The Truth In Numbers

I was diagnosed almost twenty years and in all that time I have never had an A1C under 7%.

And this fact fuels shame and embarrassment like you wouldn’t believe.

In these past twenty years, I have had more than 7,000 days and more than 175,000 hours worth of diabetes experience. I have interviewed world-renowned physicians like Francine Kaufman, Steve Edelman, and Bruce Buckingham. I have attended two ADA Scientific Sessions, three AADE annual meetings, and three Friends for Life conferences and countless scientific updates from ADA and JDRF. I have visited the laboratories Ed Damiano, Denise Faustman and the Diabetes Research Institute. I have researched articles for Diabetic Living, Diabetes Health, JDRF, and of course, Diabetes Mine. And I personally worked with the AADE Diabetes Educator of the Year, Gary Scheiner, on and off for the past 10 years and I faithfully see my endo every 3 to 4 months, who answers all my questions and treats me like I understand diabetes because I do.

107_0807fWhen it comes to diabetes, I know my shit.

And yet here I am, sitting at a 7.7%, wondering how it is that in twenty goddamn years I haven’t achieved this goal once.

The more I thought about it, the more I realized that this mirrors exactly my experience in losing weight. It’s not that I don’t know how someone loses weight, it’s that I don’t ever do all that it takes to actually do it.

Knowing what to do and doing it are two wholly separate things.

Because doing the things you know you are supposed to do is hard.

Here’s my repetition: I go to the endo or I get on the scale and I realize that my A1c/weight is too high. I have to do something about it. So I count carbs/eat healthier/exercise more/check my BG more often/look for trends diligently (ever notice how similar the things for weight loss and A1c loss are?). Then I go back to the endo or get on the scale and I see that my A1c/weight has dropped. Yay! What I’m doing is working! Woohoo! So then I stop paying attention as much. I figured what I was doing is what I’m “naturally” going to keep doing. And slowly but surely I get a little lazier.

“One more won’t hurt.”

“Oh, my BGs are mostly good, this high BG is a fluke.”
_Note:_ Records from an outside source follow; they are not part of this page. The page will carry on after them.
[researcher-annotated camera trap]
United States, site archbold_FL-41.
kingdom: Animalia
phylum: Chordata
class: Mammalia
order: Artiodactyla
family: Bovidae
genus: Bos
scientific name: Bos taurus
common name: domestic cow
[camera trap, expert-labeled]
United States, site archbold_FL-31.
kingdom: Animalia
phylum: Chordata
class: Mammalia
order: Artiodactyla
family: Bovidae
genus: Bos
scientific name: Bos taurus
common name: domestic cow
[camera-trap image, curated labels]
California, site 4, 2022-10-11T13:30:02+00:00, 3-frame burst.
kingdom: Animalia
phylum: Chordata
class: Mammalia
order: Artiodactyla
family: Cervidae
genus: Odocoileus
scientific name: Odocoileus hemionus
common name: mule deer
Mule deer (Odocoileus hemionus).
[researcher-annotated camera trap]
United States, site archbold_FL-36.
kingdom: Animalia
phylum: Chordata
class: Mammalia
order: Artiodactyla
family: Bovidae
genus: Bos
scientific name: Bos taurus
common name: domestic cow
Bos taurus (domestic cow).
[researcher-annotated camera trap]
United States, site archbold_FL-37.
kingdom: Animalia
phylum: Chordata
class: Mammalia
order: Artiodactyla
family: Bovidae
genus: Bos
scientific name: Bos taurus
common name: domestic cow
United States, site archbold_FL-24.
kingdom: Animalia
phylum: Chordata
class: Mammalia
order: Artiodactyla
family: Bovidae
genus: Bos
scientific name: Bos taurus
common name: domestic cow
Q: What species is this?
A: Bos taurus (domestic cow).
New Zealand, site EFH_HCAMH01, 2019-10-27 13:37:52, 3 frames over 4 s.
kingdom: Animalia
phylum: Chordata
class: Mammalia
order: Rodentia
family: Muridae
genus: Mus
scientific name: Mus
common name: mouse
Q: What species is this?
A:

“Actually, I think I’m going low a lot these days.”

“I definitely ate really healthy today.”

“It’s a special occasion.”

Or simply: “I want this.”

And so then the next time I go to the endo or get on the scale, I find out my A1c/weight has gone up. I have to do something about it! And the cycle repeats itself. Over and over again.

I think that for me, I keep thinking that once I start moving in the right direction, I can go on autopilot. But that doesn’t work. Habits are incredibly hard to break and it takes way more than 21 days or however long they claim it takes to form a new habit. When it comes to my weight and blood sugar, it takes a heck of a lot longer than that. I have to pay attention more diligently. I know this probably sounds like a lot of “duh” information, but for me this doesn’t come easy.

My twentieth diaversary is January 27, and shortly after that, I will have another endo appointment (sometime in February or March). My last endo appointment, yesterday, had me at an A1c of 7.7%. My goal is for my first A1c of my third decade with diabetes to be under 7%. That is a big drop, but last winter I dropped 1.1% (from 8.3% to 7.2%). I think I can do it. But I have to be diligent about it. I can’t get lazy and just think that whatever I’m doing is just going to keep happening without me thinking about it. And like weight loss, it’s going to involve hard work, sacrifices and planning.

I’ll be talking more about my strategies in some upcoming posts.


Have you ever made a significant reduction in your A1c between appointments? What were your strategies?